▶ [Exercise brief] Reproduce, word for word, the lines from the one containing "Referring to the" through the end of the items, including both the first and the last. Leave out the pictures.

▶ [Rows]

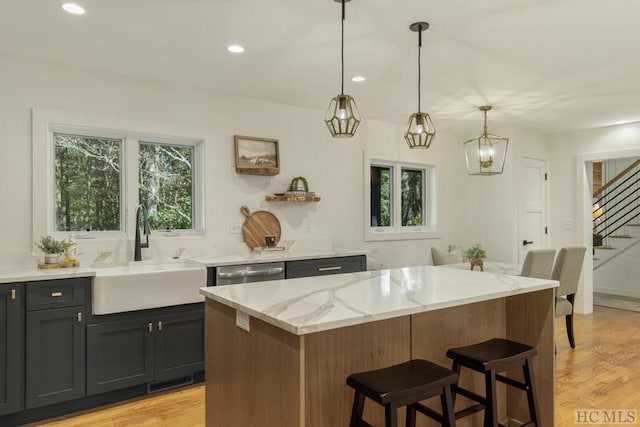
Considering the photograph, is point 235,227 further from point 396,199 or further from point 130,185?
point 396,199

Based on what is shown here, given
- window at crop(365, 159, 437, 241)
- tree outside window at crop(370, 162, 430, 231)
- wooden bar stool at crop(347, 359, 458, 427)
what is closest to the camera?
wooden bar stool at crop(347, 359, 458, 427)

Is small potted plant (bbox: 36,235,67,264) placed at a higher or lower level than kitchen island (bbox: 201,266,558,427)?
higher

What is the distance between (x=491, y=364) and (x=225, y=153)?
2854 millimetres

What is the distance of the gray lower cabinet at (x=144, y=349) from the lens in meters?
2.89

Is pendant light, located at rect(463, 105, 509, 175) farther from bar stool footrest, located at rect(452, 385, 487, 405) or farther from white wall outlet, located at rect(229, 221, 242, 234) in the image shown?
bar stool footrest, located at rect(452, 385, 487, 405)

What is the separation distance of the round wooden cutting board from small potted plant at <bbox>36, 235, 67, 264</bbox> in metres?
1.49

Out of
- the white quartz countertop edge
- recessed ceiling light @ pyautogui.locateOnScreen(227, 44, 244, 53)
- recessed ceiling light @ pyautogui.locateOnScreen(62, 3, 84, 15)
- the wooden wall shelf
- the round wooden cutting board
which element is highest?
recessed ceiling light @ pyautogui.locateOnScreen(227, 44, 244, 53)

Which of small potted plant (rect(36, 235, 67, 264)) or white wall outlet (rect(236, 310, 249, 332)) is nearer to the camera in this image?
white wall outlet (rect(236, 310, 249, 332))

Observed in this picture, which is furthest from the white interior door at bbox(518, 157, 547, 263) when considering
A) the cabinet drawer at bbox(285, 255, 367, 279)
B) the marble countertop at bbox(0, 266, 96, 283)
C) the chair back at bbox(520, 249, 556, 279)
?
the marble countertop at bbox(0, 266, 96, 283)

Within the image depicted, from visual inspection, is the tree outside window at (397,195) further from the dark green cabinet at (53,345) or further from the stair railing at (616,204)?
the stair railing at (616,204)

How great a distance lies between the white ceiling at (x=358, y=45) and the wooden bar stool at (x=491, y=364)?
5.82ft

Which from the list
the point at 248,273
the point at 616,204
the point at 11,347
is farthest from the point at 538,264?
the point at 616,204

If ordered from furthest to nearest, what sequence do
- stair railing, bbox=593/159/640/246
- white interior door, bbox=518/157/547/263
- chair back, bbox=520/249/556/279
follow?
stair railing, bbox=593/159/640/246
white interior door, bbox=518/157/547/263
chair back, bbox=520/249/556/279

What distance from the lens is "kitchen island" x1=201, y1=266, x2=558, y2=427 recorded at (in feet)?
5.34
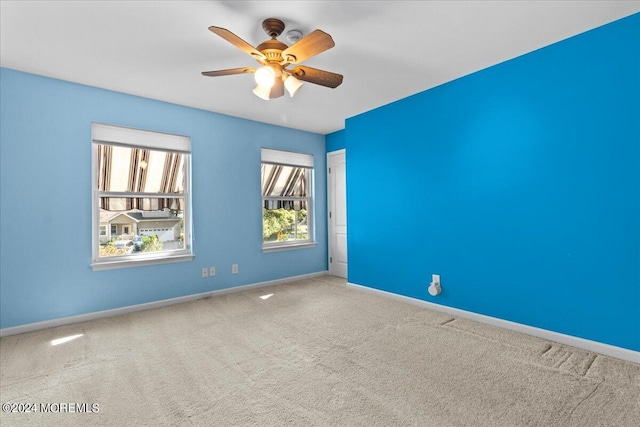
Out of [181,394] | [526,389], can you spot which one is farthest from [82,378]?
[526,389]

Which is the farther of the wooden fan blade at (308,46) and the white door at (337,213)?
the white door at (337,213)

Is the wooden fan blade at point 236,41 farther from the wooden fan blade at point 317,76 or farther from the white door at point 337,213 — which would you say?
the white door at point 337,213

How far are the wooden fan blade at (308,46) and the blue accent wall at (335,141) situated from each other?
2997mm

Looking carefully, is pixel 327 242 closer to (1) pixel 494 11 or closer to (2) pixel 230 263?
(2) pixel 230 263

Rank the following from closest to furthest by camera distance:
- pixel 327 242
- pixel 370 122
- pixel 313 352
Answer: pixel 313 352, pixel 370 122, pixel 327 242

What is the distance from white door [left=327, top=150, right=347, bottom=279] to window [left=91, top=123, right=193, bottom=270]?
93.8 inches

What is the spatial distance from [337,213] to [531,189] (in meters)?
3.08

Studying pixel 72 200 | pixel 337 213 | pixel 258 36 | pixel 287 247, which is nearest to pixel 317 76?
pixel 258 36

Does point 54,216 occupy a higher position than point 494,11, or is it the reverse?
point 494,11

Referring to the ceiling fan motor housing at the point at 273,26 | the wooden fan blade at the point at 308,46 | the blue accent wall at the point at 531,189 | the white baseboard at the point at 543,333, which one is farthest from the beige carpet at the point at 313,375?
the ceiling fan motor housing at the point at 273,26

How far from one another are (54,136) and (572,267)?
494cm

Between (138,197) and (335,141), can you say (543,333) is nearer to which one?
(335,141)

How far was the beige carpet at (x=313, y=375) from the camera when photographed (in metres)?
1.73

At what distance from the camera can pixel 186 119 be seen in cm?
401
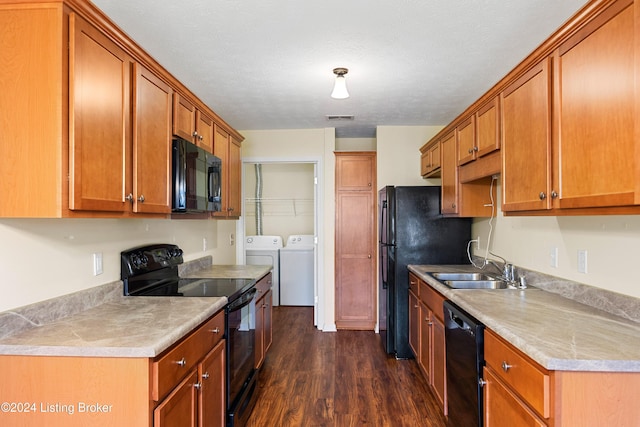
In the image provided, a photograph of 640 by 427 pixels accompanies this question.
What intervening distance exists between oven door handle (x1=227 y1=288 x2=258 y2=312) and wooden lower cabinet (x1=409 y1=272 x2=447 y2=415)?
1.27 m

▶ [The solution]
Referring to the ceiling fan motor housing at the point at 273,26 | the wooden fan blade at the point at 308,46 | the blue accent wall at the point at 531,189 | the white baseboard at the point at 543,333, which one is farthest from the beige carpet at the point at 313,375?
the ceiling fan motor housing at the point at 273,26

How far from one another are (54,136) and (572,267)?
494cm

Between (138,197) and (335,141), can you say (543,333) is nearer to which one?
(335,141)

How far was the beige carpet at (x=313, y=375) from the camera when photographed (in metres)?
1.73

At what distance from the camera can pixel 186 119 be seen in cm?
401
In the image provided, a photograph of 640 by 427 pixels accompanies this question.
What intervening distance exists between oven door handle (x1=227 y1=288 x2=258 y2=312) and wooden lower cabinet (x1=409 y1=272 x2=447 y2=415)?
1.27 m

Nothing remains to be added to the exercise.